There is much more such lensing in the Planck data than there should be, which means the universe could contain more dark matter—an invisible and unknown substance—than we think. In our study, we showed that a closed universe can provide a physical explanation to this effect, because it is able to host a lot more dark matter than a flat universe. Such a universe is perfectly compatible with general relativity.
Not all cosmologists are convinced by a closed universe though—previous studies have suggested the cosmos is indeed flat. And if a spherical universe is a solution to the lensing anomaly, then we have to deal with several significant consequences. First of all, we have to revise a fundamental cornerstone of cosmology—the theory of cosmological inflation. Inflation describes the first instants after the Big Bang, predicting a period of exponential expansion for the primordial universe.
The theory was developed over the past 40 years to explain why distant parts of the universe look the same and have the same temperature, when they are too far apart to ever have been in contact. Inflation solves the problem because it means that far-flung regions of the universe would once have been connected. But the period of rapid expansion that hurled these regions apart is also thought to have also brought the universe to flatness with exquisite precision.

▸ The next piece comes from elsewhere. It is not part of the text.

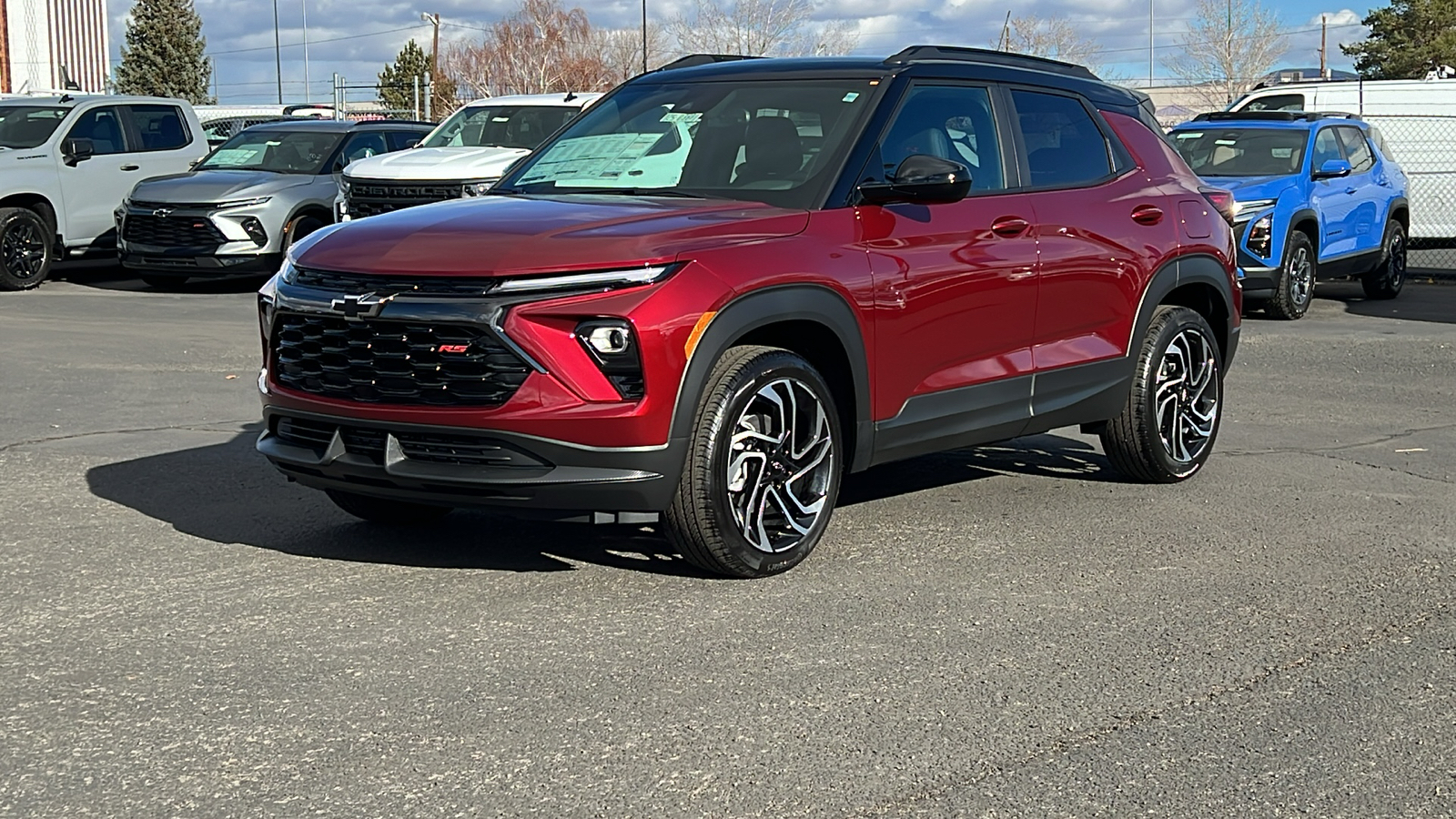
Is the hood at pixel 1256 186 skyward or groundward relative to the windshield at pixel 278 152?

If the universe is closed, standard inflation is in trouble. And that means we lose our standard explanation for why the universe has the structure it has.
Once we assume that the universe is curved, the Planck data is essentially in disagreement with all other datasets. This all boils down to a real crisis for cosmology, as we say in our paper. For these reasons, cosmologists are cautious—and many of them prefer to attribute the results to a statistical fluke that will resolve when new data from future experiments are available.
Could we be wrong?
It is certainly possible that we turn out to be wrong. But there is one main reason, in our opinion, why this anomaly should not be merely discarded. In particle physics, a discovery should reach an accuracy of at least five "sigmas" to be accepted by the community. Here we are slightly above three sigmas, so we are clearly below this acceptance level. But while the standard model of particle physics is based on known and proven physics, the standard cosmological model is based on unknown physics.
At the moment, the physical evidence for the three pillars of cosmology—dark matter, dark energy (which causes the universe to expand at an accelerated rate) and inflation—comes solely from cosmology. Their existence can explain many astrophysical observations.
But they are not expected either in the standard model of particle physics that governs the universe on the smallest scales or in the theory of general relativity that operates on the large scales. Instead, these substances belong to the area of unknown physics. Nobody has ever seen either dark matter, dark energy or inflation—in the laboratory or elsewhere.
So while an anomaly in particle physics can be regarded as a hint that we may need to invent completely new physics, an anomaly in cosmology should be regarded as the only way we have to shed light on completely unknown physics.
Therefore, the most interesting result of our paper is not that the universe appears to be curved rather than flat, but the fact that it may force us to rearrange the pieces of the cosmic puzzle in a completely different way.